Les ordres disaient, carte blanche, Ultra Secret.

Il avait été demandé de couper les enregistrement dans une cellule.

Une seule.

L'homme franchit les dernières sécurités, remercia les gardes d'un signe de tête, puis parcourut le long et triste couloir qui menait à la cellule en question.

On déverrouilla la porte. De toute façon, le prisonnier avait été préparé. Il était assis sur une chaise, entravé par des champs de confinement individuels… des répliques miniaturisées des champs stasique de certains moteurs de vaisseaux.

L'homme ouvrit la lourde porte blindée, et entra.

Denyss Tarikk était assis, une table devant lui, attendant de voir ce qui pouvait encore lui tomber dessus.

On l'avait menacé. On l'avait interrogé des centaines de fois. Alors aujourd'hui… cette visite d'un inconnu…

L'homme s'installa sur une chaise posée de l'autre côté de la petite table, en face de Tarikk.

Les robots étaient restés à l'extérieur, en faction. Immobiles comme des statues.

La porte se referma en faisant un bruit sourd.

L'homme ôta son capuchon.

C'était un humain. Il n'était pas laid.

_Putain, z'êtes qui, vous ?! cracha Tarikk, se voulant menaçant.

L'homme pencha la tête de côté, comme un chien qui ne comprend pas ce qu'on lui dit.

_Je suis l'empereur Curney…, dit-il sobrement. (Il fit mine de réfléchir une seconde.) Je devrais changer de nom, ça ne sonne pas très… impérial…

Tarikk était bouche bée. Que pouvait-il répondre ? Que pouvait-il dire à un empereur ? À celui qui dirigeait ce qui était autrefois la Fédération… L'homme le plus puissant sur Terre…

_Ah…, reprit Curney, tu ne me connais pas sous ce nom… Tu me connais mieux sous le nom de « prophète »… Je suis le « prophète »…

Tarikk faillit défaillir.

_Mmmaître…, bredouilla-t-il, ne sachant si l'univers venait de lui faire une énorme farce ou s'il était sur le point d'exploser en un nouveau big bang brûlant et bouillonnant.

_C'est ça, « Maître »…

_Que… que… qu'est-ce que vous voulez ? bredouilla à nouveau Tarikk.

Curney leva son index droit mais pas pour désigner quelque chose, puis se fendit d'un sourire triste, entre le sourire fatigué et paternaliste.

_Ça va faire un peu mal… Je suis navré, mais c'est inévitable…

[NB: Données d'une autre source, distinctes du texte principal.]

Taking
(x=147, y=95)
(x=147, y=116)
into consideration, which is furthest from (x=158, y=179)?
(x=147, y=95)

Tarikk ressentit soudainement une vive douleur à l'estomac, puis un violent serrement dans la poitrine. Son souffle devint saccadé et rapide. La douleur devenait de plus en plus forte. Il avait comme l'impression que son cœur allait exploser, comme s'il était pris dans un étau qui serrait encore et encore, et encore, et encore… La douleur irradiait dans le bras et la mâchoire, un peu dans le dos aussi… elle fut rapidement insupportable.

Tarikk se ratatina sur lui-même tandis que Curney se servait de ses pouvoirs psychiques pour déclencher une crise cardiaque massive.

Après quelques secondes, le prisonnier, ancien terroriste patenté, se laissa tomber, et ne fut retenu que par le champ de rétention, ce qui lui fit prendre une position grotesque.

Il était mort.

L'empereur Curney se leva, se recapuchonna et quitta la cellule.

Ce ne serait qu'un accident… un cœur qui flanche… un simple accident… rien de plus.